Discussion in 'Options' started by IronFist, Mar 24, 2021.

  1. I saw an essay suggesting this. Does it only work if you do the same strike price?
     
  2. caroy

    caroy

    I've followed some of the education from the gang at Tasty Trade and there is an argument you can just keep rolling and collecting credit until the stock reverts and you become profitable. I get it in theory but a couple caveats. One if the stock goes to zero you can roll puts for nothing as you'll still lose in the end. If the stock goes parabolic like being short calls in GME @ a strike of 60 before the WSB you're still fucked. In my mind the roll is a new trade and you lost on the first one. Calling a loser anything else is to me like putting lipstick on a pig. I just don't like ever selling naked options. Call me a pussy but anytime I see the infinity symbol on the risk side of the trade I'm gonna pass or at least buy a cheap wing. I was scarred by blowing up an account being left short a naked call when exiting a call spread in Minneapolis wheat over a decade ago. Never ever doing it again.
     
    yc47ib and taowave like this.
  3. maxinger

    maxinger

    That must be a very good essay.
    It is a very good strategy.
    It works very well to deplete the trading account very fast.

    There are traders who do revenge / very angry trading.
    So this is one good strategy.
     
    caroy likes this.
  4. Still, you make money when you roll, so how does it deplete someone's trading account?
     
  5. Overnight

    Overnight


    If every position you roll out of is a losing position, your account will drop to zero.
     

  6. You are rolling out the position to cover the loss. Eventually your account will go to 0.
     
    murray t turtle likes this.
  7. Rolling to infinity (lol) is possible only if you do it in an index of ETF like SPY and particularly on the put side. I hate calls!

    The goal is to increase the extrinsic (time value) in your position. It's particularly effective if you are rolling a position against another position.

    For example, Friday I will be rolling out an in the money short put in IWM for more extrinsic value. I also have a long put in IWM about six months out. The premium that I collect from the short puts is used to finance the long put and I have about 26 more weeks left to roll the position.

    Most critics of rolling wouldn't have a clue how to begin, yet along explain the benefits. Stick with me, kid and I'll show ya a thing or two.
     
  8. caroy

    caroy

    so a roll but not a naked roll. Good insights on the index with puts.
     
    Sweet Bobby likes this.
  9. JSOP

    JSOP

    No eventually the losses will catch up to you. Karen "the super trader" tried to do this. And this is what happened: https://macro-ops.com/karen-the-supertrader-goes-rogue/
     
  10. Sampas

    Sampas

    This is the same as ask do I have to sell stock who drops and I have loss on in it, or can I keep it as "paper" (unrealized) loss.

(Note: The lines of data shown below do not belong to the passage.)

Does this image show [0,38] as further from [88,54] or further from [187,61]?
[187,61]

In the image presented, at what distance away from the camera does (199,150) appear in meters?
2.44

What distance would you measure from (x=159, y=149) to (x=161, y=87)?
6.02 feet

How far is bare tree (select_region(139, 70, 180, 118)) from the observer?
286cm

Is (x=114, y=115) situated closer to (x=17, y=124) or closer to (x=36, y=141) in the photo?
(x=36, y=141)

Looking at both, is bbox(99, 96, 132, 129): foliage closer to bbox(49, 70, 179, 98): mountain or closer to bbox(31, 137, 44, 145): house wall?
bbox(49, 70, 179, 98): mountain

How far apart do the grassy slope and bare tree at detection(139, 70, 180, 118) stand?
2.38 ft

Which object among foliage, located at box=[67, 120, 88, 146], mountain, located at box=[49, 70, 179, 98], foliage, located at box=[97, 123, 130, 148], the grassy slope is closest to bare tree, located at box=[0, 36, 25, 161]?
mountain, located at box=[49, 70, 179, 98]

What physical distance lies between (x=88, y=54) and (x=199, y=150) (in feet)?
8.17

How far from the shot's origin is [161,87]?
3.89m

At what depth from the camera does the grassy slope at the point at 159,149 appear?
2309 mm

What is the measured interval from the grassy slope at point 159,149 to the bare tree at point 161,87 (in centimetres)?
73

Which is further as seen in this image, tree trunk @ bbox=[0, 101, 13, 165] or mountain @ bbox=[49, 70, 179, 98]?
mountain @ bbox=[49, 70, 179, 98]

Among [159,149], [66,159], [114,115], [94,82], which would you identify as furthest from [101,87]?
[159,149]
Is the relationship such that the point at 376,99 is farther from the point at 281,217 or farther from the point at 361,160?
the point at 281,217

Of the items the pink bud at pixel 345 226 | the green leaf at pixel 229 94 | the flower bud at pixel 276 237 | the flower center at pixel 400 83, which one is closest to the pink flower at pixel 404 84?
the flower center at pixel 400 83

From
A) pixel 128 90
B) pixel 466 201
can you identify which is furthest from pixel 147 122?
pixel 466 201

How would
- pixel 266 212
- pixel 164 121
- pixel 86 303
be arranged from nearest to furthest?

The same is with rolling options, except you close your loosing position and realize loss, then you "revenge" your loss and open another position further in time with more premium (and more risk of course). Tastytrade tells you that you may roll it if your view doesn't change and you would open this position from the start, not forsed by "rolling". And, surprise! You would not, because it is in the money and it is completely out of tastytrade recommendations (sell out of the money options). Revenge trade nothing more.